Data listing
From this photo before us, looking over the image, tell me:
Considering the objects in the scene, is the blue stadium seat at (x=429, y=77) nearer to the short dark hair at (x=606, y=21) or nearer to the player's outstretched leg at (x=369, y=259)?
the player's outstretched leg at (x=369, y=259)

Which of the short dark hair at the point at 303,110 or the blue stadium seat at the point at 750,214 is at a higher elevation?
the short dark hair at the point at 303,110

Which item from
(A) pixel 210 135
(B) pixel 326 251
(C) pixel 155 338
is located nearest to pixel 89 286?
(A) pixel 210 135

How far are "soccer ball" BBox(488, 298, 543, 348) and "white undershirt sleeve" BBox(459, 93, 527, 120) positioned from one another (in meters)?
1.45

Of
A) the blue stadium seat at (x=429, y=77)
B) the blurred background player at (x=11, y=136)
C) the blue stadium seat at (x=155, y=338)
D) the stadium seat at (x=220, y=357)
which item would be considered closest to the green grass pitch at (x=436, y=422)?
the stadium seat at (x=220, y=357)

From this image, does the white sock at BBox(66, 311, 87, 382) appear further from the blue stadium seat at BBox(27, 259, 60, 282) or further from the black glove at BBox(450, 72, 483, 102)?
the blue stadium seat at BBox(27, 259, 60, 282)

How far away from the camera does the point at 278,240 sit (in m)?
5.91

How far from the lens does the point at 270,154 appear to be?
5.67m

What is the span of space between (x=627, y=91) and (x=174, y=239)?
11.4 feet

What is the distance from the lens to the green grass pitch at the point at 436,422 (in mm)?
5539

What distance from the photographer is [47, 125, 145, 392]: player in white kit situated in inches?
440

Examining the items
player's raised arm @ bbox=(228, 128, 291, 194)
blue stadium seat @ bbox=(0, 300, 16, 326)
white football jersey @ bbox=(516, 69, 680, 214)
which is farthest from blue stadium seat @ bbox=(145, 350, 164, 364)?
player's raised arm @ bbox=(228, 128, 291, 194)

Brief
Lay out the items above, starting at the line that contains "Examining the items" and ending at the last item, as a two-column CSV with the columns entry and answer. Give one row per item, with its text and its answer each in a single quoted field and every line break replaced by a space.

Written reply
entry,answer
"Examining the items player's raised arm @ bbox=(228, 128, 291, 194) blue stadium seat @ bbox=(0, 300, 16, 326) white football jersey @ bbox=(516, 69, 680, 214) which is farthest from blue stadium seat @ bbox=(145, 350, 164, 364)?","player's raised arm @ bbox=(228, 128, 291, 194)"